People talking without speaking
People hearing without listening.
I feel a deep unease and tearfulness about the world and the distress that people are suffering. A political junkie all my life, perhaps absorbing and thinking too much about all of this is getting to me too. Music has a way of getting to the emotions that lie under cognitive barriers.
I visit a remand prison every week, to try and reach people who have a serious mental illness who our care systems may have missed, and who need our help. We have established the system to make sure we reach all the people who might need us. While we see some people only once, we try to connect with everyone in some way. Today, I have three people to see in Segregation, and a fourth young man from the mental health unit.
In Segregation, the men cannot be let out of their cells to talk with me. One man manages to communicate succinctly that he wants me to go away. Which I respect.
The second is a young man, first time in prison, now facing very serious charges. We shake hands through the hatch – the opening in the middle of the cell door that food trays and hands can pass through. He sits on his side, I kneel on the other. We talk. He knows there is little I can do for him, he is not unwell he assures me. He feels the tragedy of his situation, tries to normalize it, but not shirk. He speaks without a cover story, he doesn’t pretend things are other than they are. He faces a tough reality, we both know it. He doesn’t seek platitudes or reassurance, but responds to my acknowledgement of his situation. No anger or negotiation with me, I am a person, as is he. We shake hands as I rise stiffly from my kneeling position on the concrete. I sensed we had met as people, even if briefly, and so constrained by the context.

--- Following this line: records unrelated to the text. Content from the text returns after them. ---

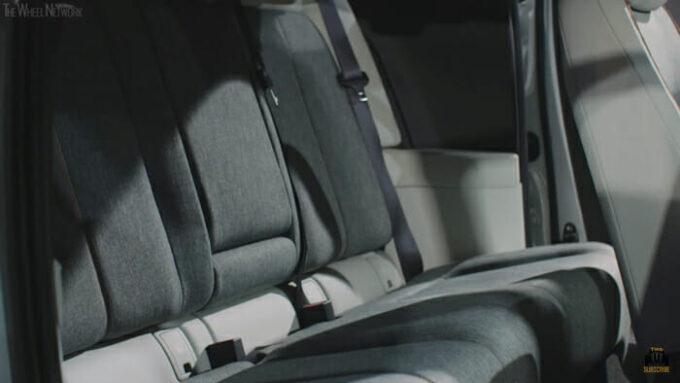 マツダMX-30 後部座席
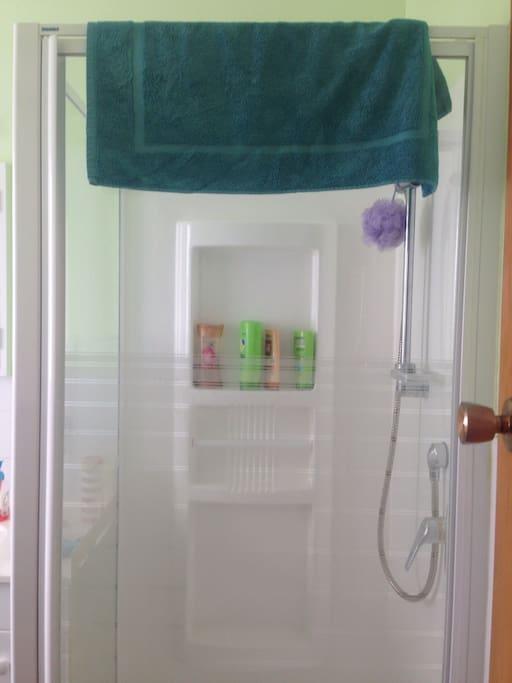 Clean green shower
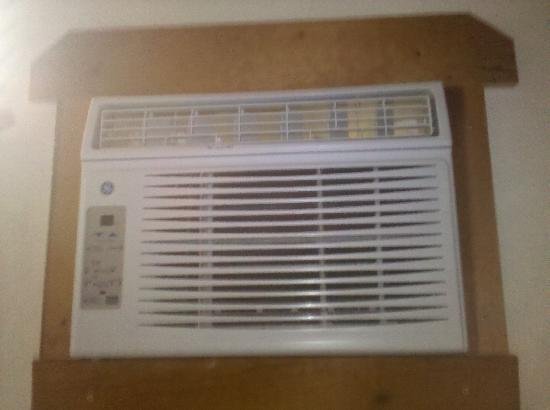 Larian Motel: Brand new A/C Units In Rooms - Worked GREAT!!!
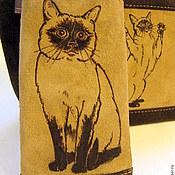 Косметички ручной работы. Ярмарка Мастеров - ручная работа Косметичка и чехол для телефона из замши  Любимая тайская кошка. Handmade.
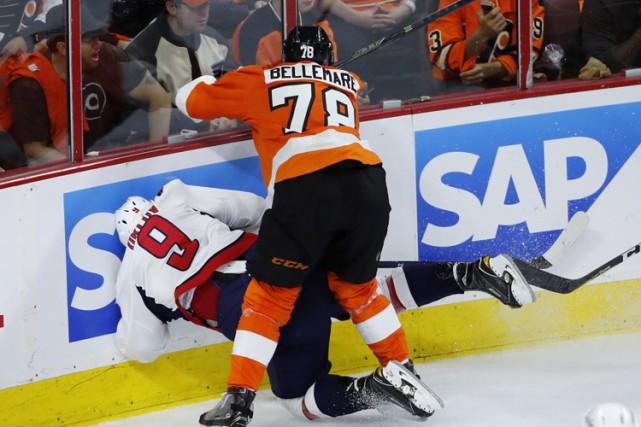 L'attaquant des Flyers de Philadelphie, Pierre-Édouard Bellemare, a été... (PHOTO AP)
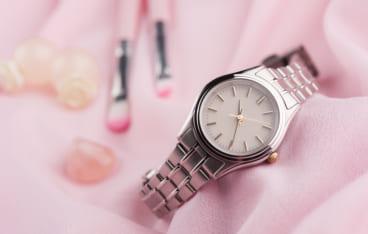 2a47e4af9b 20代女性におすすめ】プレゼントに人気のレディース腕時計をご紹介 ...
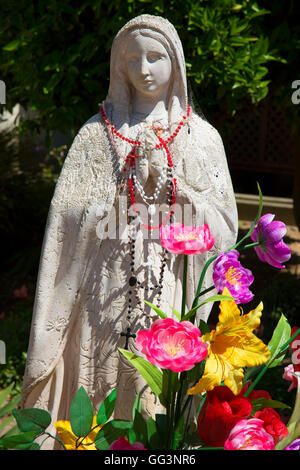 Garden statue, Mission San Juan Bautista, San Juan Bautista, California - Stock Photo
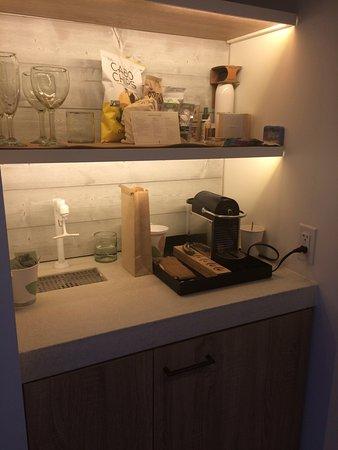Unique Mini Bar In Kitchen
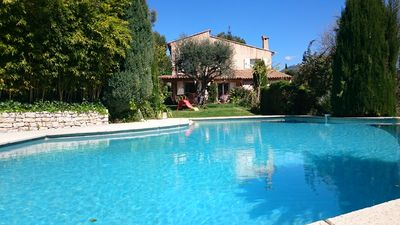 Photo for Attractive Provencal villa with vast garden and infinity swimming pool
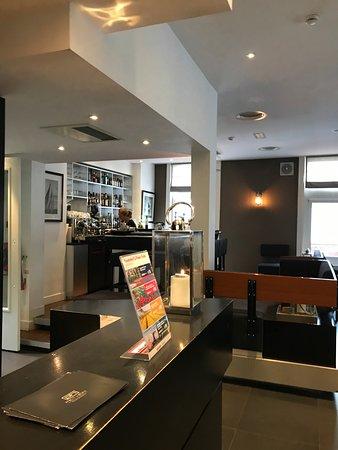 Hotel Piet Hein: Front Desk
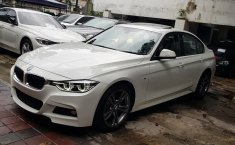 Jual mobil BMW 3 Series 330i 2016 terawat di DKI Jakarta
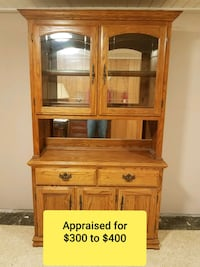 Solid oak hutch w/ beveled glass doors and light Waterford Township, 48328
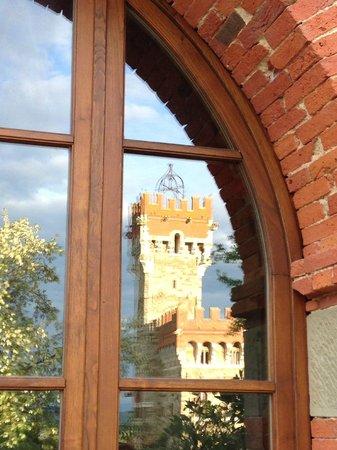Tenuta di Lupinari: Riflesso del castello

The next man is a little older than my 57 years. He has spent his morning communicating anger at anyone that came in range, including slinging a wet T-shirt from the toilet at the officers. He had been abusive to some of my team when they came to see him. By the time I arrived, he had cleaned up his cell, greeted me respectfully and warmly, and so the officers risked opening the hatch for us to talk. We both found a way to get comfortable, a mattress on his side, a chair this time on mine. He talked of himself and his life. Residential schools, graduating high school, university briefly and semi-professional hockey, movies he had been an extra in, too much alcohol, the games played in the many detention centres he had spent time in. All this he did with a jovial account of a storyteller, desiring acceptance of the richness of his life, and his mistakes. But without self-pity or needing anything from me, simply wanting to share the stories, to be heard. He would accept any short-term support I might offer. But he was off to ‘native court’ as he put it in a week, he would be fine. He gave me a fist bump as I departed.
Finally, with an interpreter, I spoke with a young man with a serious mental illness, on serious charges. Today he is doing much better than he was when he arrived in custody. The voices that were tormenting are now all positive, the medication is working. He gets how lucky he is that his voices are not tormenting him, he has seen so many other people with voices being very troubled. He is in the Mental Health unit and has friends he relates to positively. Indeed he has a knack for finding everyone helpful, has joined the therapeutic groups we run there. Everyone, he says, are like family.
The thoughts that disturbed me three hours earlier have passed. I had made simple connection with these people, on different sides of steel doors. Fleeting, respectful, human connections helped me feel grounded in what matters.
Briefly, at least, people were talking and listening.